The world is on an El Nino watch, the National Weather Service's Climate Prediction Center said Thursday.
The global climate pattern is well-known for an inundation of snow it can bring the Baltimore area, though its impacts can be varied. There is a 50 percent chance it could arrive for the first time since 2009 by next winter, according to the climate center.
Whether an El Nino is declared depends on surface water temperatures in the Pacific Ocean near the equator. Warmer-than-normal temperatures bring on El Nino, while cooler-than-normal temperatures lead to La Nina.
El Nino last began three years ago, in June 2009, and it lasted until May 2010. Cooling water temperatures then led to a La Nina, which ended in April. Since then, conditions have been considered "neutral."

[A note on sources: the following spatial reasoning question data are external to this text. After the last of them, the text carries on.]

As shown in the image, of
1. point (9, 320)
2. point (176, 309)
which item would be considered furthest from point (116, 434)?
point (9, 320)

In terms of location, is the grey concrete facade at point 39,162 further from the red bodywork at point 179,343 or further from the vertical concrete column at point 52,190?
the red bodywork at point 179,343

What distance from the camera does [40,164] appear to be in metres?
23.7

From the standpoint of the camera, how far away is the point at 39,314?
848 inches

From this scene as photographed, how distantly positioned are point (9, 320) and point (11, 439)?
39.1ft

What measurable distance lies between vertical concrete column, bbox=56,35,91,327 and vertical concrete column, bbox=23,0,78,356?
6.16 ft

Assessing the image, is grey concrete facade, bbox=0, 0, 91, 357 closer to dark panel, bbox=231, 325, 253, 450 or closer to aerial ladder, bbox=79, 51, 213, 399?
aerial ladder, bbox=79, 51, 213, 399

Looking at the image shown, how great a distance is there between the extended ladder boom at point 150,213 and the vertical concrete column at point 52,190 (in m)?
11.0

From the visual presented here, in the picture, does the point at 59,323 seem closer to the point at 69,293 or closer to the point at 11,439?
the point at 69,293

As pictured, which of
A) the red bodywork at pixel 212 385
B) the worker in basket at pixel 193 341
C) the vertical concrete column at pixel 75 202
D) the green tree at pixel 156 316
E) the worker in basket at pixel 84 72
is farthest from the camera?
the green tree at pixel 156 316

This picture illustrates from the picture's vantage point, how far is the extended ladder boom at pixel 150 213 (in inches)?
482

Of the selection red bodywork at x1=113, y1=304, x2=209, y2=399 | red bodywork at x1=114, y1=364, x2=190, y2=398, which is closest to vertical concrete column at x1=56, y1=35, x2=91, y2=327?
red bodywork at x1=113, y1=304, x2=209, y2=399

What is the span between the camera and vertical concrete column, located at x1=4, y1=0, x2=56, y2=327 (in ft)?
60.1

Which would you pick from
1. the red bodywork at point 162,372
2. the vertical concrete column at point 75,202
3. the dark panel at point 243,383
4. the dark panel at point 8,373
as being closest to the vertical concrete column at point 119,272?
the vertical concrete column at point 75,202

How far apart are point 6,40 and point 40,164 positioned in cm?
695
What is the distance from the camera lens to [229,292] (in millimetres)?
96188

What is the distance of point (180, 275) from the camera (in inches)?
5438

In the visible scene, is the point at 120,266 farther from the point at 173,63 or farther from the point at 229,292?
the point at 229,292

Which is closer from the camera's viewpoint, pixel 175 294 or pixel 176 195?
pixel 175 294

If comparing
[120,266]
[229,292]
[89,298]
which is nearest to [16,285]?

The climate center's 50 percent probability of an El Nino applies to the second half of this year, which could mean one will arrive by winter.
El Nino's impacts aren't as certain in Maryland as they are in other parts of the world, but many associate the phenomenon with some of Baltimore's snowiest winters. The Feb. 11, 1983 storm that dropped 22.8 inches on Baltimore is considered one of the most notable snowstorms occurring in an El Nino.
The statistics show varying impacts based on the weakness or strength of an El Nino, but in general, Marylanders can expect a cold winter with more snow than normal. The National Weather Service office in Sterling, Va., lays out the possibilities in charts looking back at past El Nino years.